Because United Community is now viewed as a bigger, riskier bank under Dodd-Frank, its federal deposit insurance levies are increasing about 70 percent, to almost $7 million a year, said Schuette. Another Dodd-Frank rule, the so-called Durbin amendment, caps debit card fees at banks with more than $10 billion in assets. That will cost United Community half of its $18 million-a-year revenue from that source, he said. (The bank’s total revenue was $404 million last year.)

“I would like to see them rescind the Durbin amendment completely,” said Schuette. He believes the fee cap was added to the Dodd-Frank law as a favor to retailers. “I don’t think any of the big box retailers pass on any of the debit fee savings to consumers,” he said.

Opinions vary on whether the review ordered by Trump will lead to a dismantling or merely a revision of Dodd-Frank.

A re-write would require an act of Congress, and Senate Republicans don’t hold the 60 seats they would need to repeal the law or make big changes.

“I don’t think anybody is of the opinion that Dodd-Frank goes away,” said Joe Brannen, president of the Georgia Bankers Association. “It probably has some merit to leave most of those things in place and just focus on the things that are most egregious” to the banking industry.

A likely approach is lawmakers will try to “tweak” Dodd-Frank, said banking industry expert Chris Marinac.
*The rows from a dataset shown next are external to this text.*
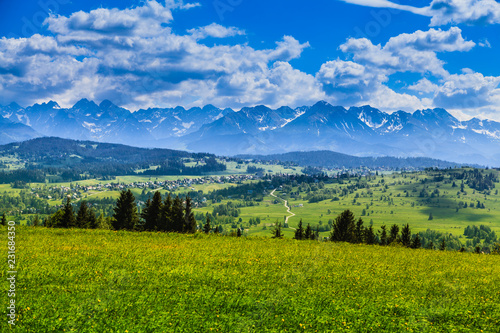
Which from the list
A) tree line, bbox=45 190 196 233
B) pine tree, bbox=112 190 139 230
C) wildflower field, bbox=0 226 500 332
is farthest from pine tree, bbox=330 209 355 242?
wildflower field, bbox=0 226 500 332

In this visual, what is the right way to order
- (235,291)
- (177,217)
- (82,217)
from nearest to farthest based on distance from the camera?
(235,291)
(82,217)
(177,217)

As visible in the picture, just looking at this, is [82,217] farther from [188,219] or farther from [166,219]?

One change might be a higher threshhold to replace the $10 billion asset limit that triggers tougher rules, said Marinac, managing principal at Atlanta bank advisory firm FIG Partners.

Schuette thinks the threshold should be lifted substantially, “to $50 billion or even $250 billion.”

Hundreds of rules

Dodd-Frank is actually enforced through hundreds of detailed regulations based on the 848-page law. That’s where industry experts hope Trump’s administration could revise or remove scores of rules.

Even there, the public notice and comment process takes months and could invite legal challenges.

Because of one such pending challenge, Trump won’t be able to easily fire the director of the CFPB.

Bankers would like to see the CFPB “restructured,” said Brannen, to create a multi-person board to head the agency, diluting the power of its aggressive director, Richard Cordray. But that, also, would likely take an act of Congress that Democrats likely could block.

Despite such obstacles, observers say Trump’s arrival could already be affecting how strenously Dodd-Frank’s requirements are being enforced.

“The attitude of bank examiners has been very harsh for the last four or five years,” said Marinac. “Since the election, there has been a shift. It’s getting a little lighter.”

Coyle, of Georgia Watch, said she hasn’t heard that bank regulators are getting softer. “If that’s the case, that’s very troubling,” she said, adding that’s one reason the CFPB, which also oversees many activities by banks, needs to remain independent.

The CFPB is “not subject to political whims,” she said. “For now, fortunately, they’re still doing their job.”